▸ **Task objective**: Retype the data that follows exactly. No pictures belong in the copy.

==================================================

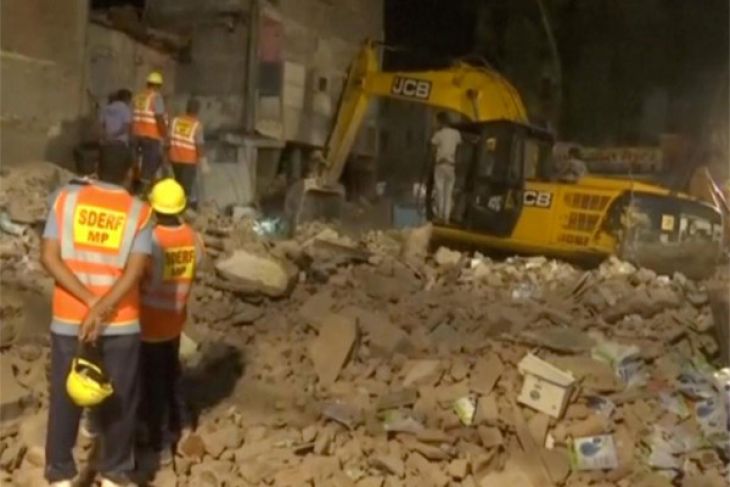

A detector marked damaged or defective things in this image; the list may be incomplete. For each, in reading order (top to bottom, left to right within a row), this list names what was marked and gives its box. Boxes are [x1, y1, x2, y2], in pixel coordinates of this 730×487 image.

damaged wall [0, 0, 88, 168]
damaged wall [83, 23, 176, 117]
broken concrete slab [308, 314, 356, 386]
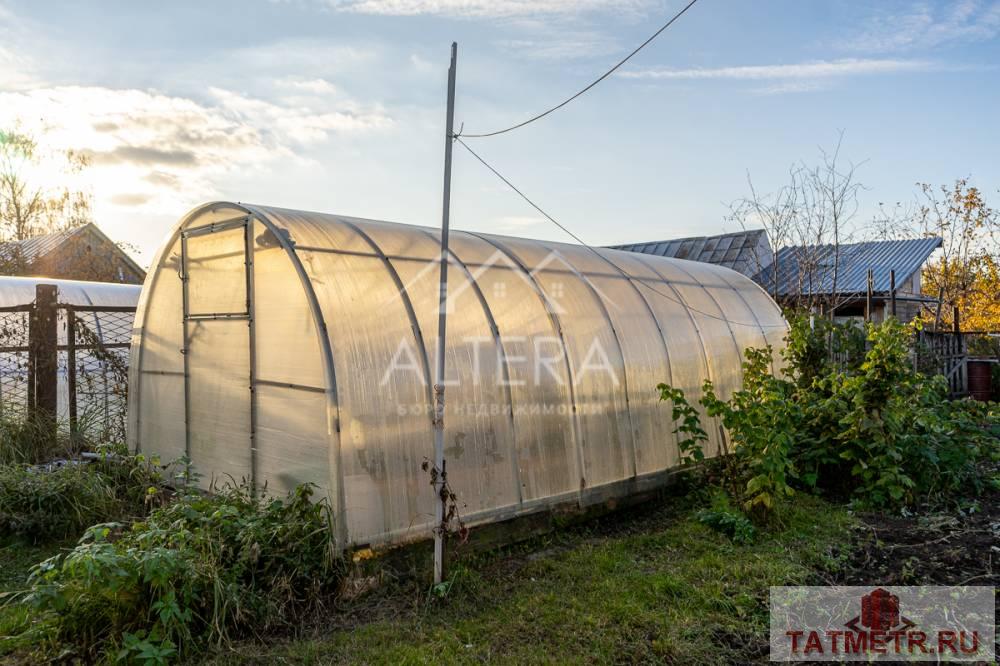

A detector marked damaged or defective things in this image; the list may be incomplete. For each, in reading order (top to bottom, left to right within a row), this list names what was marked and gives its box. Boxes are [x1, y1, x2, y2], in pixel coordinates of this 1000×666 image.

rusty barrel [968, 358, 992, 400]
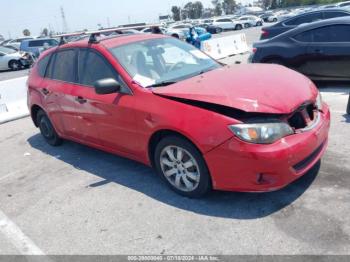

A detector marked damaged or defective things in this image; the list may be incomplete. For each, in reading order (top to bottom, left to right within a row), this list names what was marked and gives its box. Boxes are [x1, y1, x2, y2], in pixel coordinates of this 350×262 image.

damaged red car [28, 32, 330, 196]
dented hood [152, 64, 318, 114]
damaged front bumper [204, 104, 330, 192]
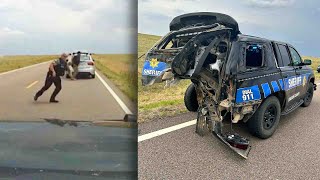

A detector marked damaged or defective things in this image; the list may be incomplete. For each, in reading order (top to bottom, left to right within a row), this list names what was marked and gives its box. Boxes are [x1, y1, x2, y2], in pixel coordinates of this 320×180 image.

crash damage to front end [142, 12, 252, 158]
wrecked suv [141, 11, 316, 158]
detached bumper piece [214, 131, 251, 159]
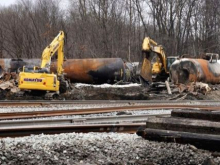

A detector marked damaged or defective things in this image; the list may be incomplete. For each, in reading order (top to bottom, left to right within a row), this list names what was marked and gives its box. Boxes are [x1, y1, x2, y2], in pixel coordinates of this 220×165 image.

rusty tank car [0, 58, 126, 84]
rusty tank car [170, 57, 220, 84]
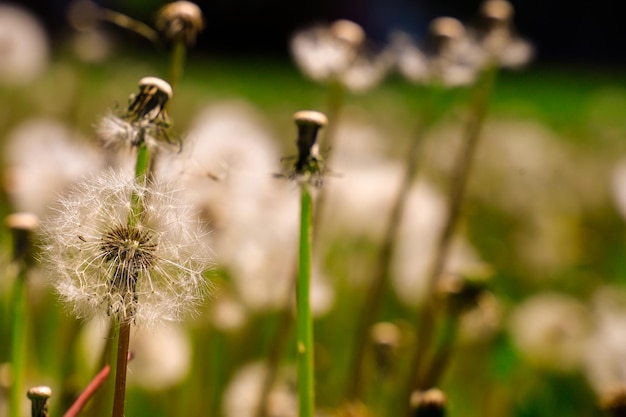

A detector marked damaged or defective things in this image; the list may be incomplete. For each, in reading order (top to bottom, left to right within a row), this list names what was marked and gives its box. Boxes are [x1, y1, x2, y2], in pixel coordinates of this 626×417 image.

dandelion head with missing seeds [41, 169, 213, 324]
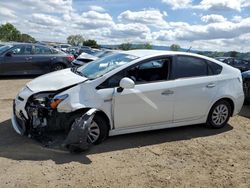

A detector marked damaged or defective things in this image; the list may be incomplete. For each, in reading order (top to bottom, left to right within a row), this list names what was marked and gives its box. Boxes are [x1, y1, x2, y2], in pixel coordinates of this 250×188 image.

crumpled hood [26, 68, 87, 92]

==================================================

▸ **Task output**:
A detector marked damaged or defective things in this image; the list may be incomplete. For each, in reading order (top to bottom, left to right within a row), this list names what was marked and gives its box. Boxes are [x1, y1, x2, y2], in pixel coordinates of this 730×487 image.

damaged wall [0, 0, 88, 168]
damaged wall [83, 23, 176, 117]
broken concrete slab [308, 314, 356, 386]

A detector marked damaged or defective things in this image; the list may be incomplete. For each, in reading order (top to bottom, left to right within a row), this list names what was marked and gives its box. Boxes are [x1, y1, x2, y2], in pixel coordinates of this 1000×666 image.

rusty barrel [968, 358, 992, 400]

A detector marked damaged or defective things in this image; the list may be incomplete. For each, in reading order (top to bottom, left to right within a row), this list names what was marked and gives its box. Boxes are [x1, y1, x2, y2], in pixel coordinates of this 350×262 image.

damaged red car [28, 32, 330, 196]
dented hood [152, 64, 318, 114]
damaged front bumper [204, 104, 330, 192]

A detector marked damaged or defective things in this image; the list may be incomplete. For each, in reading order (top to bottom, left to right within a row), this list names what was marked and gives its box. Boxes are [x1, y1, x2, y2], in pixel coordinates of this 320×180 image.

crash damage to front end [142, 12, 252, 158]
wrecked suv [141, 11, 316, 158]
detached bumper piece [214, 131, 251, 159]

A detector marked damaged or defective things in this image; the list may be incomplete. For each, in reading order (top to bottom, left to right within a row), this list names what was marked and gives its box. Boxes are [x1, y1, x2, y2], in pixel coordinates of this 220×165 image.

rusty tank car [0, 58, 126, 84]
rusty tank car [170, 57, 220, 84]

A detector marked damaged or defective things in this image; the list may be incomplete. For each, in reading order (top to bottom, left to right within a row), this list names what was marked and gives its box. Boxes are [x1, y1, x2, y2], in pixel coordinates of this 626×417 image.

dandelion head with missing seeds [41, 169, 213, 324]

A detector marked damaged or defective things in this image; the list may be incomplete. For each, in reading order (top to bottom, left to right within a row), this list names what was marked and gives its box. Boxes are [x1, y1, x2, y2], in pixel coordinates of this 250×188 image.

crumpled hood [26, 68, 87, 92]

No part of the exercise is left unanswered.